Roche, Forge Therapeutics Form Pact for Drug-Resistant Antibiotic
Roche has formed a research collaboration and option agreement with Forge Therapeutics, a San Diego-based biopharmaceutical company, under for Forge’s FG-LpxC lung, an antibiotic for treating serious lung infections attributed to antibiotic-resistant Gram-negative bacteria, including Pseudomonas aeruginosa.
The FG-LpxC lung program is being developed to treat hospital-based infections, including those cited on the US Centers for Disease Control and Prevention, most urgent threats list, which commonly occur in people with weakened immune systems and chronic lung diseases.
Under the terms of the agreement, Roche has an exclusive option to license the FG-LpxC lung program from Forge. Forge will retain control of the program prior to Roche exercising its option, at which time Roche will take over the further development. Forge is eligible to receive up to $190.5 million in total payments, including potential sales-based payments and royalties upon commercialization of the program.
LpxC, in Forge’s FG-Lpx antibiotic is zinc metalloenzyme, an antibiotic target. It is conserved across Gram-negative bacteria and not found in Gram-positive bacteria or human cells, according to information from Forge Therapeutics. Inhibiting LpxC results in potent killing of Gram-negative bacteria with the benefit of sparing Gram-positive bacteria, such as those residing in the protective microbiome of the gut, help to deter opportunistic C. difficile infections, according to information from the company.

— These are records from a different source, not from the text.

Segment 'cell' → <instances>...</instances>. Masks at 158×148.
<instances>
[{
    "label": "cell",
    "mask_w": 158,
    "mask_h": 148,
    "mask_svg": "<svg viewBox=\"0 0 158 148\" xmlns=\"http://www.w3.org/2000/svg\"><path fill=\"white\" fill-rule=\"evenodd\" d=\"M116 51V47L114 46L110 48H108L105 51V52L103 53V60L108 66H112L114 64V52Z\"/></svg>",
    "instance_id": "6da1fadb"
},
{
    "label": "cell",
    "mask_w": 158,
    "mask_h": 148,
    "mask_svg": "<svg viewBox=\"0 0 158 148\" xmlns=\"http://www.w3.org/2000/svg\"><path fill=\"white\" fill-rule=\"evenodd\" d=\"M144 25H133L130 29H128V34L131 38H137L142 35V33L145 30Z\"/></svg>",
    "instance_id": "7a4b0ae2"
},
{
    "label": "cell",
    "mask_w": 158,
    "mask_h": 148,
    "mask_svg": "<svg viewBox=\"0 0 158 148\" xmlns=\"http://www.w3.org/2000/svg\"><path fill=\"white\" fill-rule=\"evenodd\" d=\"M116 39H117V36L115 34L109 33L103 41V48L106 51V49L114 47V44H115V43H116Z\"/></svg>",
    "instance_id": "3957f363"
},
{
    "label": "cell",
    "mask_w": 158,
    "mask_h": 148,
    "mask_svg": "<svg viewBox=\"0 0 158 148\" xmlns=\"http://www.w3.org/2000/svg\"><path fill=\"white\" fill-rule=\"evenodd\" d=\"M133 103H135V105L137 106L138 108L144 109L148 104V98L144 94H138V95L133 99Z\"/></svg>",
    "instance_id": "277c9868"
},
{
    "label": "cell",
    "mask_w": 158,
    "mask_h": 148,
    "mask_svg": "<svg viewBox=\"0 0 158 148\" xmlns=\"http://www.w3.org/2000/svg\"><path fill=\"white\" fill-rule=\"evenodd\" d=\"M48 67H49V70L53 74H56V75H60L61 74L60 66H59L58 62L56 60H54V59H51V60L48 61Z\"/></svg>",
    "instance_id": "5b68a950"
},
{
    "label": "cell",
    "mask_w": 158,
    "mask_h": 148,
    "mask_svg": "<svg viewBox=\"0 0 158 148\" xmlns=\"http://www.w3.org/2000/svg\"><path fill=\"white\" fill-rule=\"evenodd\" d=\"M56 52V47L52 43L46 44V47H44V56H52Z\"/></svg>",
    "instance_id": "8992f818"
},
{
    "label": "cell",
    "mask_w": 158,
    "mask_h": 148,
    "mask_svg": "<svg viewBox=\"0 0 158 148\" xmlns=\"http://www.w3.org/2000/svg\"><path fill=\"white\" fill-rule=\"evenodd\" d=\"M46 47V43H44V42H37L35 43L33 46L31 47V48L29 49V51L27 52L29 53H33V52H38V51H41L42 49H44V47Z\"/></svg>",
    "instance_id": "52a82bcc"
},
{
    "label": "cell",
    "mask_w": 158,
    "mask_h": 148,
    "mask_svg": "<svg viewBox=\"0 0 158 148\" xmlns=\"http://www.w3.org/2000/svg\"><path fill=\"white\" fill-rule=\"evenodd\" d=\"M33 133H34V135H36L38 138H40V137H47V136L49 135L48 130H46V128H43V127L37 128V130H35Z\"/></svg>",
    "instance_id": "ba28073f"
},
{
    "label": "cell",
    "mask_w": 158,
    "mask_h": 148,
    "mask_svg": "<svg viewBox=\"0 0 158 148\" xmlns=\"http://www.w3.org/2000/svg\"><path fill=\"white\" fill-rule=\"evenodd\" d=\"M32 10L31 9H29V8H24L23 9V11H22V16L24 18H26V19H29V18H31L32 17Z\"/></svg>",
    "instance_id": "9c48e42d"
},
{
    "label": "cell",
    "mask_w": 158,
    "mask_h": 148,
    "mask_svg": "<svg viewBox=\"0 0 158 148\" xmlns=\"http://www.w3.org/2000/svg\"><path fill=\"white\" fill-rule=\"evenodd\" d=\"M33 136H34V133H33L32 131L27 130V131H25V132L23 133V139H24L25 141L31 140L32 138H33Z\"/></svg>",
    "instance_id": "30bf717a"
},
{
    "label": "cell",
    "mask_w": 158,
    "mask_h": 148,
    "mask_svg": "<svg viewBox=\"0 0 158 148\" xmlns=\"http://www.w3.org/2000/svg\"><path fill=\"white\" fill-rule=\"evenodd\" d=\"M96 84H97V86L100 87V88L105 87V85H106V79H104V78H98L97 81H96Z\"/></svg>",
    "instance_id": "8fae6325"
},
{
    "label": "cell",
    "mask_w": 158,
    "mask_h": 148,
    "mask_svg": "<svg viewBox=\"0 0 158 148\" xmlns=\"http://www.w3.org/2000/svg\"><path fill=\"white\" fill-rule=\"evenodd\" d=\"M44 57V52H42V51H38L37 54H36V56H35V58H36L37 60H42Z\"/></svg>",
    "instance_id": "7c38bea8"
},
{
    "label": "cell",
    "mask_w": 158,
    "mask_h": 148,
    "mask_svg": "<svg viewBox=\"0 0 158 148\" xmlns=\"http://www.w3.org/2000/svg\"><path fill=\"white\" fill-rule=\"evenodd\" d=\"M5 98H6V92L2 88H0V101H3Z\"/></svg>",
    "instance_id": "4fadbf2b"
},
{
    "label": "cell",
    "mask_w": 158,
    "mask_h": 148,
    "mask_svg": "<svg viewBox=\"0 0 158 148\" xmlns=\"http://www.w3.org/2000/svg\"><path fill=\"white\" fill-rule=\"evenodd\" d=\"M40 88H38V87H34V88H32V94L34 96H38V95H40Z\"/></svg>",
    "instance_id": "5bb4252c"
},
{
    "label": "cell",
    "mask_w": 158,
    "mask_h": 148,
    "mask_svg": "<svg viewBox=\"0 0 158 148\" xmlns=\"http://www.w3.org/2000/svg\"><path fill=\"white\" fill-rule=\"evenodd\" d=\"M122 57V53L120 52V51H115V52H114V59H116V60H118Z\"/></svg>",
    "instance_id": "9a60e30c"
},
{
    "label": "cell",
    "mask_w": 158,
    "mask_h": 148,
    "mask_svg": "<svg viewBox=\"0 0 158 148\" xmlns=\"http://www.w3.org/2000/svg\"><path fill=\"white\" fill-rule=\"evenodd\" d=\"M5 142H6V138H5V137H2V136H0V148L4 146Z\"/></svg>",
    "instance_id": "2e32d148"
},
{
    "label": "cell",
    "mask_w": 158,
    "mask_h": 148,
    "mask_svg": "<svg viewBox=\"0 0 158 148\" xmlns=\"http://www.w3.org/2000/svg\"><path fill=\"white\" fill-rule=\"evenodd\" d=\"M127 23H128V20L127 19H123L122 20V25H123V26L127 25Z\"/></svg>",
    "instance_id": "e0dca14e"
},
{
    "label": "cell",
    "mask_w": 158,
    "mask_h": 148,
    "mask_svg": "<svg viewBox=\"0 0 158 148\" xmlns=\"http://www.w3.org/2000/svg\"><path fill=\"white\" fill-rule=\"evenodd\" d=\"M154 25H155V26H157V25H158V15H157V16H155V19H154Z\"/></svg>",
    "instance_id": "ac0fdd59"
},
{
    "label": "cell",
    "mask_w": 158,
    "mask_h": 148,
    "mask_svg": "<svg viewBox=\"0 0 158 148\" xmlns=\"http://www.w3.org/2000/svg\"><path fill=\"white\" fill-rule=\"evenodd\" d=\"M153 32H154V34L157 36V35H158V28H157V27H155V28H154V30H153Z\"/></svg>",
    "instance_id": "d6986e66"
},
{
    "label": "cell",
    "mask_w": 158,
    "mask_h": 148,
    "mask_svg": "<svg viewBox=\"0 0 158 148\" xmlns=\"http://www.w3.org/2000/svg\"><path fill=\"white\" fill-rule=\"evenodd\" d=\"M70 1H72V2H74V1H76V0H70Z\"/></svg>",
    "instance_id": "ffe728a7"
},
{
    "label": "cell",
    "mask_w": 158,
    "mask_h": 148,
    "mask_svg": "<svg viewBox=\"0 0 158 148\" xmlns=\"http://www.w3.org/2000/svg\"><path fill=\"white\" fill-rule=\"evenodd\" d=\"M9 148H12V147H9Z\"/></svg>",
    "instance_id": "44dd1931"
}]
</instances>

The company says that other LpxC inhibitors have been evaluated in the past but chemistry limitations (e.g. hydroxamic acid) have yielded ineffective compounds that suffer from poor drug-like properties. Forge has developed non-hydroxamate inhibitors of LpxC that are effective in animal models of Gram-negative infection and are able to kill Gram-negative so-called “superbugs,” where other antibiotics are ineffective, according to information from the company.